#### GIVEN TASK:
Can you transcribe the records word for word, from the line containing "How much of" through the end of the records, leaving the pictures out of your answer?

#### RECORDS SHOWN:
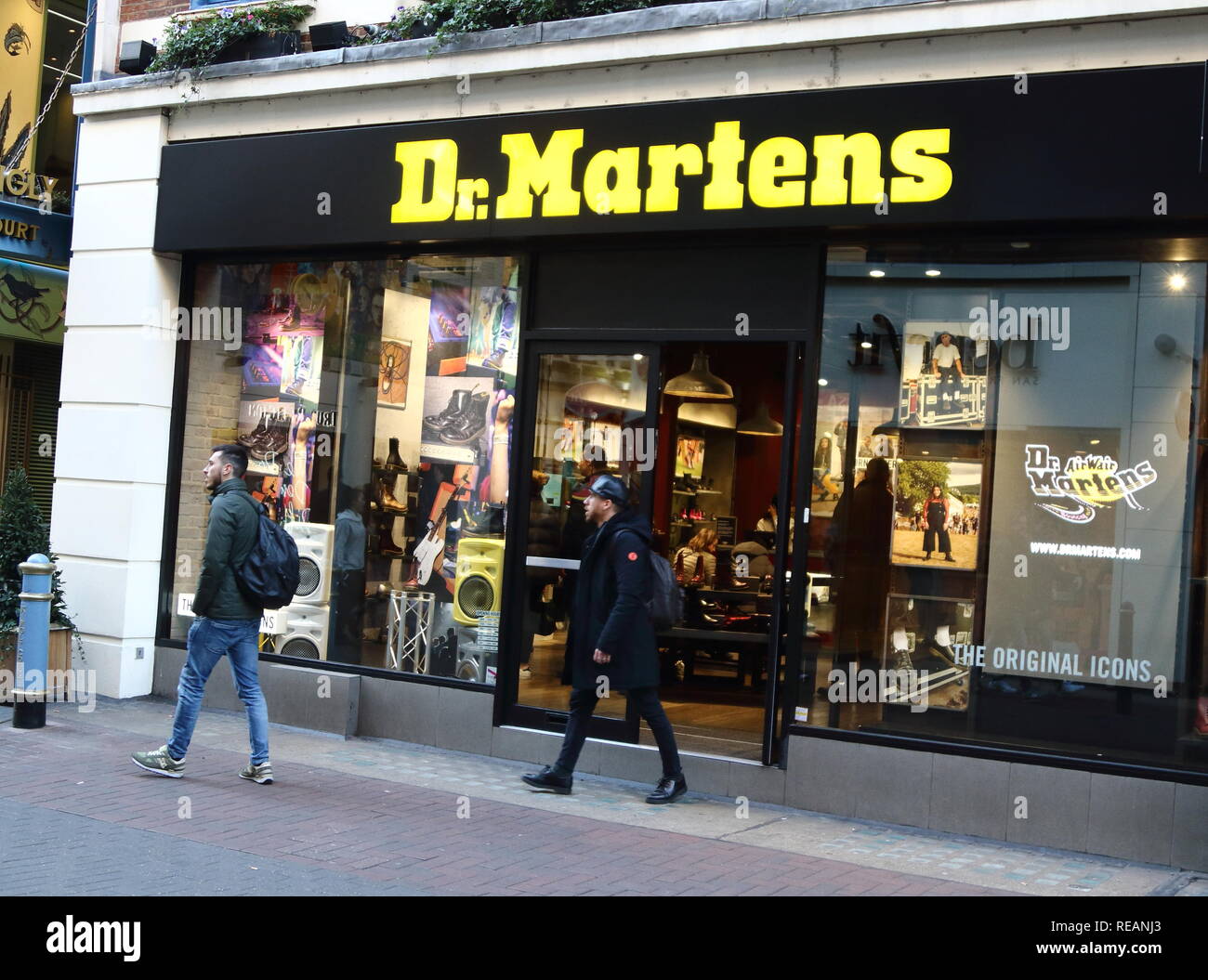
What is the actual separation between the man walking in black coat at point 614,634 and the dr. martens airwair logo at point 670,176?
2007mm

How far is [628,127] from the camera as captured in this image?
8.89m

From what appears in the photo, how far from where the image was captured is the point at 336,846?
6668mm

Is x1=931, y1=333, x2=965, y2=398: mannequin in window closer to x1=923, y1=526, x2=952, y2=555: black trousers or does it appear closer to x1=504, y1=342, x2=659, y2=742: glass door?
x1=923, y1=526, x2=952, y2=555: black trousers

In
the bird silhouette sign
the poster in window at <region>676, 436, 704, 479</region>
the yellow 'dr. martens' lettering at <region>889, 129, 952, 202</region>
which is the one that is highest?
the yellow 'dr. martens' lettering at <region>889, 129, 952, 202</region>

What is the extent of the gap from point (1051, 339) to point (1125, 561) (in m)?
1.37

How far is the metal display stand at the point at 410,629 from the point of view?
32.7 ft

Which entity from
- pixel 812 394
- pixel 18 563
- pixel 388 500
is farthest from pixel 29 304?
pixel 812 394

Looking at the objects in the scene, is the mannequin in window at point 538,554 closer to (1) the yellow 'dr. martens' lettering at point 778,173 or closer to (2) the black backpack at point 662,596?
(2) the black backpack at point 662,596

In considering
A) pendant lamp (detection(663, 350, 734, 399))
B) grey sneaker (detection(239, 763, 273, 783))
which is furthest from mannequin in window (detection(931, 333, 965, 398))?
grey sneaker (detection(239, 763, 273, 783))

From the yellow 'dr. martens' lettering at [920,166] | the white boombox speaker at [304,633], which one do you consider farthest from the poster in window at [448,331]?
the yellow 'dr. martens' lettering at [920,166]

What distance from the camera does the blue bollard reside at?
30.1 ft

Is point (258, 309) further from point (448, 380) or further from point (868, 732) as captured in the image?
point (868, 732)

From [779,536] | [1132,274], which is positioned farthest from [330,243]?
[1132,274]

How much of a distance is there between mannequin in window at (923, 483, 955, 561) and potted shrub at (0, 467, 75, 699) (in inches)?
253
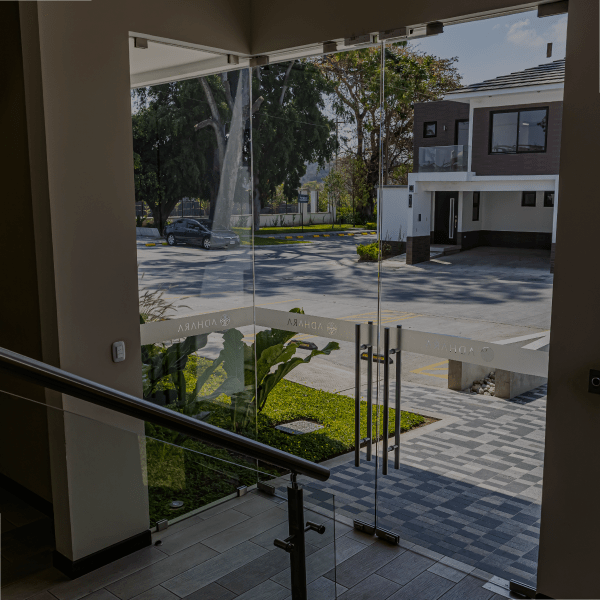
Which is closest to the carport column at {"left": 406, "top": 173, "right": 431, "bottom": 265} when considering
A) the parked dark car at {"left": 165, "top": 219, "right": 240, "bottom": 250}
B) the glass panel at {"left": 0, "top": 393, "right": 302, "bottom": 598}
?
the parked dark car at {"left": 165, "top": 219, "right": 240, "bottom": 250}

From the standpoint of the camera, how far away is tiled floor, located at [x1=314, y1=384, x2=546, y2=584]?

#### EXERCISE RESULT:
How much of a distance is there between mannequin in window at (923, 483, 955, 561) and potted shrub at (0, 467, 75, 699) (in inches)?
253
Which is closest to the carport column at {"left": 406, "top": 173, "right": 431, "bottom": 265} when considering
A) the parked dark car at {"left": 165, "top": 219, "right": 240, "bottom": 250}
B) the glass panel at {"left": 0, "top": 393, "right": 302, "bottom": 598}
?
the parked dark car at {"left": 165, "top": 219, "right": 240, "bottom": 250}

From the standpoint of the camera, how far away is tiled floor, located at [x1=314, y1=384, x2=546, y2=584]?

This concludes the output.